Nazarian / Curcio is pleased to present One Eye Shut, a solo exhibition of new wall and free-standing sculptures by New York-based artist Reuven Israel. This will be his fourth solo exhibition at the gallery.
Israel is known for his ongoing exploration of the physical and conceptual boundaries of sculpture and installation. His works are the result of painstaking craftsmanship, combining meticulous surfaces with illusionistic forms. This tension between the human-made and the industrial has become a hallmark of his practice.
This exhibition unites two distinct yet related bodies of work, and its title, One Eye Shut, serves as a reference to the artist's newest wall-based works titled Aperture. These sculptures are built of multiple sections that expand and contract in the way that the lens of a camera opens and closes to capture light and thus the world around it. The forms contract into an hourglass shape and expand into a six-pointed star, with various configurations in between. Throughout the run of the exhibition, viewers will encounter these works in different positions, subtly shifting the presentation experience.
In addition to the wall works, the exhibition will feature SSS’s and SOS’s, a series of stand-alone sculptures presented on pedestals. Composed of meticulously shaped segments of hardwood laminated with bronze, brass, or aluminum and joined with bolts that allow for each segment to hinge, these works are modular and reconfigurable, folding down to a compact form and expanding to multiple shapes. Once unfolded, they take on various references, resembling the body, dancing flames, or serpents, while also suggesting the letters S-O-S: Save Our Ship.

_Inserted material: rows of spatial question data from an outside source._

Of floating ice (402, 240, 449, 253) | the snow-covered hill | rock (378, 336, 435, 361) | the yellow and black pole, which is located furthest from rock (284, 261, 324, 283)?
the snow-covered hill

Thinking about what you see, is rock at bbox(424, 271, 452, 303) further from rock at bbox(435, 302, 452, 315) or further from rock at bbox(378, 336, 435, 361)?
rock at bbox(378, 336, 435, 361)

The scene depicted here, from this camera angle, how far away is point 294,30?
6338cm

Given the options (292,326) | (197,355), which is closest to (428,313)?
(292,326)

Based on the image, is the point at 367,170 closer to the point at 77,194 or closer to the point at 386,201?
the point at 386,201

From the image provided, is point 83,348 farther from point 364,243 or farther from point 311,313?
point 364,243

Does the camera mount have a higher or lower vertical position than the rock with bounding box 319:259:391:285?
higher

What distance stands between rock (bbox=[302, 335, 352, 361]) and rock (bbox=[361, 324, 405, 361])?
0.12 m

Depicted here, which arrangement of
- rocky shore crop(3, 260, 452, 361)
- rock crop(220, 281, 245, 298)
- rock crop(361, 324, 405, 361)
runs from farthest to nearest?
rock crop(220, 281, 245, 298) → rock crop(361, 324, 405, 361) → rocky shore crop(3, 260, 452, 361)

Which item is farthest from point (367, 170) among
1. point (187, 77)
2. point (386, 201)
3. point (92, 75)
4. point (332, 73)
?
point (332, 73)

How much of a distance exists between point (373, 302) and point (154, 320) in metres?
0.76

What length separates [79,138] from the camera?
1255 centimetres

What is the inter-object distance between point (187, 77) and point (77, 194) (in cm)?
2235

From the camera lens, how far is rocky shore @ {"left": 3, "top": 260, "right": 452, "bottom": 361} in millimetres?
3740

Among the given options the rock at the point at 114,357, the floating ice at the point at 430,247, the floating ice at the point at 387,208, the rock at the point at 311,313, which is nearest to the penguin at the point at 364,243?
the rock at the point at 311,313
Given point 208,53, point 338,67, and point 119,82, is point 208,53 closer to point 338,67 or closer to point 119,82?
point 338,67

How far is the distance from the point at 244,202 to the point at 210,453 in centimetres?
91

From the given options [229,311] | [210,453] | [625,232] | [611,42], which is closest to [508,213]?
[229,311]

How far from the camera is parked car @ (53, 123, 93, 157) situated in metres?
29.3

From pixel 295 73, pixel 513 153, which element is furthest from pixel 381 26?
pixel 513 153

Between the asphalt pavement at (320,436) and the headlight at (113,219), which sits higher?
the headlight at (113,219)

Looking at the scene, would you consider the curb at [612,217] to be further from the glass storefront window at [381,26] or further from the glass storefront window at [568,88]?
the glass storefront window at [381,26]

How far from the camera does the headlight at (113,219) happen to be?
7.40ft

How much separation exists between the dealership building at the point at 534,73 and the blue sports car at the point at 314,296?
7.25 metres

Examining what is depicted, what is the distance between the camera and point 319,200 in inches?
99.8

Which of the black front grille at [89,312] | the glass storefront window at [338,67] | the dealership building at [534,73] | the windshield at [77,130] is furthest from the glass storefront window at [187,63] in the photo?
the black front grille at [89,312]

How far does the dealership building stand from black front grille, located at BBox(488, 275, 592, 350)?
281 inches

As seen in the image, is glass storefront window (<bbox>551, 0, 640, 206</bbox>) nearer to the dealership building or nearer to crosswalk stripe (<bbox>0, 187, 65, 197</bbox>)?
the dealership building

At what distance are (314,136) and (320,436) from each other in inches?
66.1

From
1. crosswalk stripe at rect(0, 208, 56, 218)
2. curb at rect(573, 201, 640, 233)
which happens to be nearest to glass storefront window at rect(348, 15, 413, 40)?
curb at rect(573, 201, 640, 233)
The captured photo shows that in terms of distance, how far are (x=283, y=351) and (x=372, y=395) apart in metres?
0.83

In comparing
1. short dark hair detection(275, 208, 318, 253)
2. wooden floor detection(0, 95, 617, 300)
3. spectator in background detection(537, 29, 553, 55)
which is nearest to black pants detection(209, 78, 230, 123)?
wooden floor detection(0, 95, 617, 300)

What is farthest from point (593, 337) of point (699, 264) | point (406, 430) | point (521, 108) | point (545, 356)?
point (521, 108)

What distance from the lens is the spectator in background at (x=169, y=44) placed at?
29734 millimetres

Since the mid-2000s, cultural references have informed the abstract nature of Israel’s sculptures. Recent series have been inspired by forms found in ancient and contemporary architecture, religious and spiritual iconography, science fiction, and various craft movements. The sculptures in One Eye Shut continue this modality, with works like Aperture shifting between references to sacred geometry and the Star of David. However, they also serve as a sober warning, a call of distress and attention. Whether in the ominous black shapes of Aperture or the SOS sculptures’ call for help, these works and their nearly monochromatic palettes of blacks and earth tones, are heavy with emotional weight. However, the fact that the sculptures are reconfigurable and thus resist a static position serves to illuminate that our world is in constant flux, always with the potential to evolve. As the sculptures physically morph, they both adopt and shed the various political, cultural and religious symbols from which they derive their form.
Israel draws on the rich legacy of minimalism and monumental sculpture, calling attention to form, surface, color, scale, and the viewer’s relationship to the object in space and time. While his sculptures might evoke certain symbols, forms, or references, Israel allows space for his objects to remain autonomous, mysterious, and self-referential.